Llegaron al edificio que le había señalado el oficial y accedieron a su interior. La primera sensación que no esperaba von Mansfeld fue la temperatura, muy reconfortante. Una vez superada la primera impresión, se fijó en que la cabaña estaba hueca y que sus paredes eran de un grueso hormigón. El revestimiento exterior de madera era un excelente camuflaje, ni siquiera él había notado nada anómalo.

Se encontraban sobre una pequeña repisa metálica situada a unos seis o siete metros del suelo. A su izquierda, había una escalera que llevaba a un piso inferior, mucho mayor que la superficie aparente de la supuesta cabaña. La actividad en aquel sótano era frenética. Habría no menos de unas cincuenta personas, entre soldados y lo que parecía personal administrativo. Pudo distinguir puestos de operadores de radio, oficiales médicos, mesas y archivadores para oficinistas…

Un comandante de la Luftwaffe se acercó a saludarles y les invitó, de forma amable, a bajar al complejo. Todos ellos, incluidos su escolta, agradecieron poder entrar un poco en calor y desprenderse de sus pesados abrigos.
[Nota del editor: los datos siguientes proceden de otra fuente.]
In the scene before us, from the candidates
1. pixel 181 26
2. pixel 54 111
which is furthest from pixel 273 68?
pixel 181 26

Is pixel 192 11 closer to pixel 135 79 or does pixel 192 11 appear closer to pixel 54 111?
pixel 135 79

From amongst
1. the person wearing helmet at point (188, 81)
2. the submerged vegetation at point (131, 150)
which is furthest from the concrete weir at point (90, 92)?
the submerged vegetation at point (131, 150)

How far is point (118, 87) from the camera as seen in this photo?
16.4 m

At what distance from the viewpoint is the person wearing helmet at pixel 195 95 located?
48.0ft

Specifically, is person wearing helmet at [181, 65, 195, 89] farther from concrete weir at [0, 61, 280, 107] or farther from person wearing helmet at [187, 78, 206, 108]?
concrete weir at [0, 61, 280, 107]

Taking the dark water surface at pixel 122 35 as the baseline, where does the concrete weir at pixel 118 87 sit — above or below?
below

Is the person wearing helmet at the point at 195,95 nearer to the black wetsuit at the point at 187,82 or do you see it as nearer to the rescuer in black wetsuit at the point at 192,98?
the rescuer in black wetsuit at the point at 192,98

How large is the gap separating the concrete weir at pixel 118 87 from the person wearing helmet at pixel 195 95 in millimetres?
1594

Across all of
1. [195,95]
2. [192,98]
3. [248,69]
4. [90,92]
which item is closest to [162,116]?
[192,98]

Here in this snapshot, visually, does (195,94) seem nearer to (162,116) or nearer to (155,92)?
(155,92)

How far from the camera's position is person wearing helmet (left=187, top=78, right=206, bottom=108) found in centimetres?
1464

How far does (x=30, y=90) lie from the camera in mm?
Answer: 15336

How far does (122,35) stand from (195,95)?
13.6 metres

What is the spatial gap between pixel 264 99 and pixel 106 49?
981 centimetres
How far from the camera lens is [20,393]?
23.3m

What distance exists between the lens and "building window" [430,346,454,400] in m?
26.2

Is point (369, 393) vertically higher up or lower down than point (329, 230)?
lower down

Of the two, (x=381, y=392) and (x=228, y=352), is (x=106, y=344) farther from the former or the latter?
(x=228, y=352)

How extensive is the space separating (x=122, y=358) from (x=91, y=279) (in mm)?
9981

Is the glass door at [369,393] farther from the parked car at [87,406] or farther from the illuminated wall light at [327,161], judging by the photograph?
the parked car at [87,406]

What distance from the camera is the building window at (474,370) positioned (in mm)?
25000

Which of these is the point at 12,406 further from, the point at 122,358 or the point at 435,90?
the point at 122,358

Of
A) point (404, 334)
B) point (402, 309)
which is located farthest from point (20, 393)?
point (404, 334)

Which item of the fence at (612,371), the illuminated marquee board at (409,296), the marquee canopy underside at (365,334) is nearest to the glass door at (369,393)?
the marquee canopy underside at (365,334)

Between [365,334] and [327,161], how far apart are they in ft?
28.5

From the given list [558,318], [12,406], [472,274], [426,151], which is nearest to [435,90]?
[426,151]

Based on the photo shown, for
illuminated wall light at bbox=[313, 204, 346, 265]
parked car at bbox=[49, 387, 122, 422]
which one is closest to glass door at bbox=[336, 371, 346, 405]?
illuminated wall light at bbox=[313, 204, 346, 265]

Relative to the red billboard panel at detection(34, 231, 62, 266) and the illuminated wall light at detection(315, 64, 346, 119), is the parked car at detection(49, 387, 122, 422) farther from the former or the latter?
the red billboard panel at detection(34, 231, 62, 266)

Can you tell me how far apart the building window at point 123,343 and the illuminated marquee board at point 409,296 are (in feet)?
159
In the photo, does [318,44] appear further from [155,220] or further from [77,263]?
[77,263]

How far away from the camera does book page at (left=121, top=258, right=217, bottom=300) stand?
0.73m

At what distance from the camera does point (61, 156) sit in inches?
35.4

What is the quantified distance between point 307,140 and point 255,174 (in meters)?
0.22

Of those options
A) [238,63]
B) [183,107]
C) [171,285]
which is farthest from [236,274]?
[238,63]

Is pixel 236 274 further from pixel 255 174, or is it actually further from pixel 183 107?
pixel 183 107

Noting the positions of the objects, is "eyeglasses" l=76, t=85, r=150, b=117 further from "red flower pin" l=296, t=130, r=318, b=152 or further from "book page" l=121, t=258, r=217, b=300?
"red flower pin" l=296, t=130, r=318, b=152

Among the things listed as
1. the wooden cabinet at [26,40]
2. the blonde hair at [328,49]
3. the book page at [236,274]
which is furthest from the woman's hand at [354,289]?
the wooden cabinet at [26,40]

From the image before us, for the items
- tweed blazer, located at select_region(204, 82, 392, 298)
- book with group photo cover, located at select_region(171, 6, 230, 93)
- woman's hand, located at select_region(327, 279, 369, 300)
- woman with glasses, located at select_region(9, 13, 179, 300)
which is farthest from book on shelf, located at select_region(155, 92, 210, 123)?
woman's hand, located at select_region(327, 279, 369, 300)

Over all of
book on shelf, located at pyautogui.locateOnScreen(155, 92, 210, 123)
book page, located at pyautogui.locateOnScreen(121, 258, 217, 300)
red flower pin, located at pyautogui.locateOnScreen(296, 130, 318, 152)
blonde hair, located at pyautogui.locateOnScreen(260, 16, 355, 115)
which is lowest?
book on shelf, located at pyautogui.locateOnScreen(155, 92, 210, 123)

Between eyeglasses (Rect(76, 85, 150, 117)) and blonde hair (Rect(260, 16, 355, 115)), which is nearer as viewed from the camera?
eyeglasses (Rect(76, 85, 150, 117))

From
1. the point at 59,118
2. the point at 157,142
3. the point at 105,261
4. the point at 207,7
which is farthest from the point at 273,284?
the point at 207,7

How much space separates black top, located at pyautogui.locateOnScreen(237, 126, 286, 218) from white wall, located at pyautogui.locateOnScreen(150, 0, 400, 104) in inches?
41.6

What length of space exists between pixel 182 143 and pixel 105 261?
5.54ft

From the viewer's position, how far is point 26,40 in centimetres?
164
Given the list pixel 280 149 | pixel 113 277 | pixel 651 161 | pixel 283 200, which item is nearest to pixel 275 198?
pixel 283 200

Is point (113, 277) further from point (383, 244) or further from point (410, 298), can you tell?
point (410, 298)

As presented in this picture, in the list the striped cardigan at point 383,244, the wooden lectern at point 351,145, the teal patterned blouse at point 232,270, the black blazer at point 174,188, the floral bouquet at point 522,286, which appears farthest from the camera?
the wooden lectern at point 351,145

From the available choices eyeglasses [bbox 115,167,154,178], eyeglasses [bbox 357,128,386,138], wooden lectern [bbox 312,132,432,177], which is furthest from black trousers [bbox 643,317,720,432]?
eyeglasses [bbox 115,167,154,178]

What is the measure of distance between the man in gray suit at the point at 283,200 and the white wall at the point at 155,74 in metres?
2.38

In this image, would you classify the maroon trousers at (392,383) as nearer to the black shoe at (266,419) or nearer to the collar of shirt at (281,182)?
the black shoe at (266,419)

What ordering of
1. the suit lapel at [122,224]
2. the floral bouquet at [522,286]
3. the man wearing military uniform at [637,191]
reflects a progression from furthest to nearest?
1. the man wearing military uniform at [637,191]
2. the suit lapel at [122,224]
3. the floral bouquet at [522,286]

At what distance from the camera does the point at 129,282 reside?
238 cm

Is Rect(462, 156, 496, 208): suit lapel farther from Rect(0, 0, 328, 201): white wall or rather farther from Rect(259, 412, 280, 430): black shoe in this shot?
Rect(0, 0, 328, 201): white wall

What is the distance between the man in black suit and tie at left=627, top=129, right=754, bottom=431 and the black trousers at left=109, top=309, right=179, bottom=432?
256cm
—Meine Damen und Herren, bienvenidos a Nueva Berlín. Les estábamos esperando —les dijo con gran solemnidad, invitándoles a que observaran aquel despliegue de ingeniería, trabajo y eficiencia alemana.

—¿Esto es el complejo, comandante? —quiso saber Max.

—No, mi coronel, esto es solo un pequeño sector. Digamos que es el lugar de entrada y bienvenida a Nueva Berlín. Pero no se preocupe, tras los trámites administrativos, les llevaremos de inmediato al auténtico corazón de la base.

Von Mansfeld asintió y siguió al oficial. Los nuevos colonos tuvieron que pasar por el chequeo de documentación. Se les tomaron las huellas dactilares y crearon nuevas fichas de seguridad. A todos y cada uno de los miembros de la expedición se les registró, a ellos y a sus pertenencias, de forma concienzuda, incluido Egbert, quien se indignó y enojó de forma airada. Von Mansfeld quedó muy satisfecho al ver que los que iban a ser sus hombres no se amedrentaban por los improperios del gestapo.

Les explicaron que debían ir siempre con los pases de seguridad visibles y que en función de su nivel de seguridad, tendrían ciertas zonas restringidas. Saltarse las normas y ser descubierto en un área prohibida conllevaba la condena a ser fusilado. Tras una breve charla, les condujeron hacia los oficiales médicos que habían visto al entrar. Al parecer, les esperaban a ellos.

—Bien. Deberán dejar aquí todos sus efectos personales —les pidió uno de los matasanos—. Se les entregarán más adelante. Van a pasar un reconocimiento médico; si no observamos nada anómalo, podrán acceder al complejo. Si están enfermos, deberán pasar una cuarentena. Tras el reconocimiento, se les proporcionará su correspondiente indumentaria.

El teniente les invitó a pasar a una u otra sala, en función de su sexo. Rudolph se situó, sonriente, al lado del teniente. Estaba satisfecho por las medidas de seguridad, eran meticulosos y eso le ahorraría mucho trabajo. Solo debería estar con los oídos bien abiertos para detectar cualquier posible enemigo del partido.

—Usted también, herr Egbert.

—¿Cómo? —No entendía muy bien a qué se refería el militar.

—Usted también ha de entrar y pasar el reconocimiento.

—¿Cómo se atreve? —se enfureció Rudolph—. ¡Soy un miembro de la Gestapo!

—Por mí, como si es usted el hijo de Himmler —le replicó, cogiéndole del brazo y llevándole hacia la sala de los hombres.

El aturdido gestapo se tuvo que desnudar, al igual que el resto, y someterse a un examen minucioso de todos los rincones de su cuerpo. El enfermero que procedió a realizarle el examen anal para verificar que no escondía objeto alguno, lo hizo con brusquedad a un guiño del teniente. La humillación que sintió Rudolph fue atroz, y juró vengarse y destruir a aquellos dos cerdos.